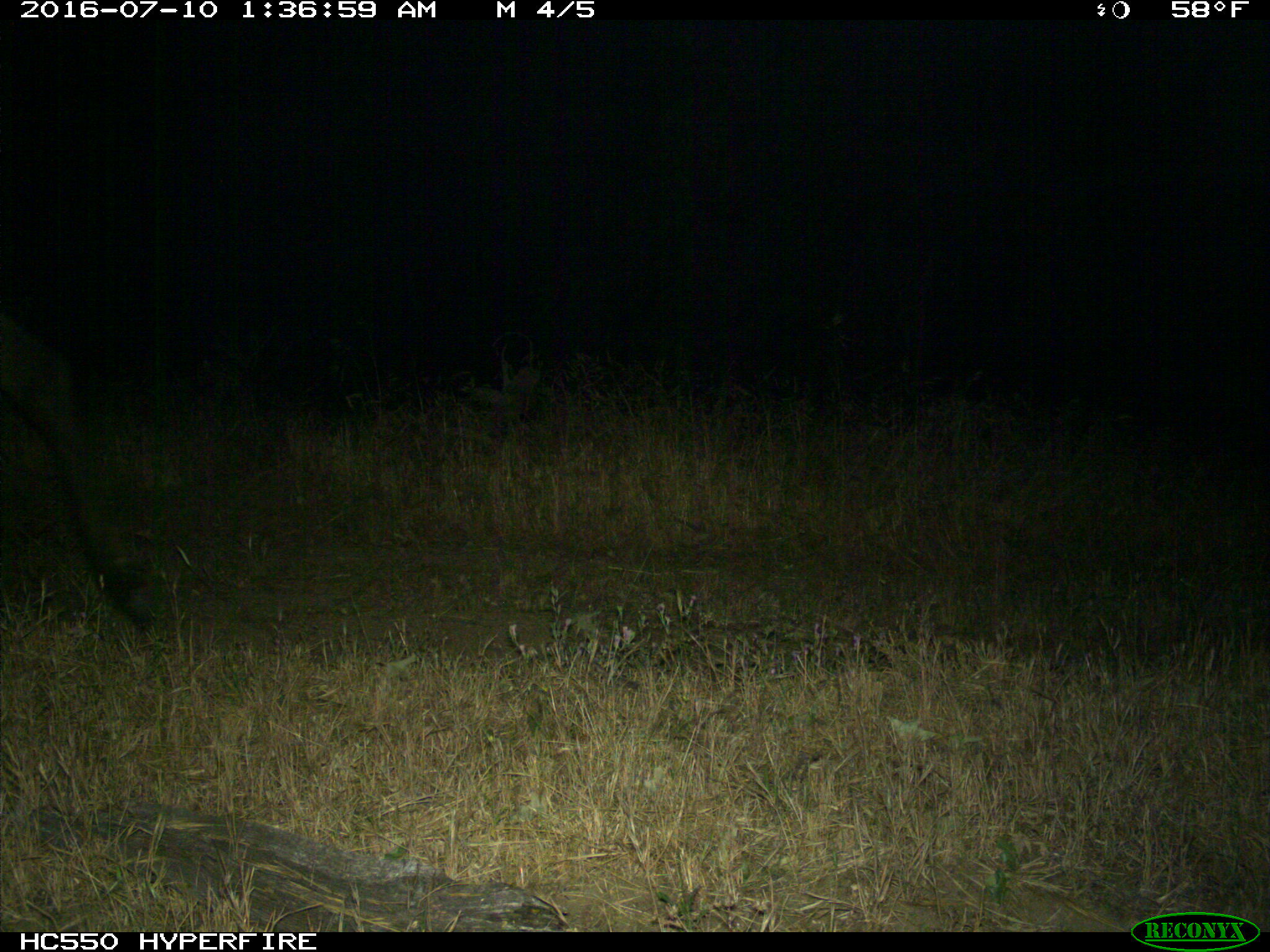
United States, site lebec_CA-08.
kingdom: Animalia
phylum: Chordata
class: Mammalia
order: Artiodactyla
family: Cervidae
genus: Cervus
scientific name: Cervus canadensis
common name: elk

◇ ◇ ◇

TASK INSTRUCTIONS:
Set down the records again exactly as they appear, leaving each picture behind.

EXERCISE RESULT:
United States, site lebec_CA-08.
kingdom: Animalia
phylum: Chordata
class: Mammalia
order: Artiodactyla
family: Cervidae
genus: Cervus
scientific name: Cervus canadensis
common name: elk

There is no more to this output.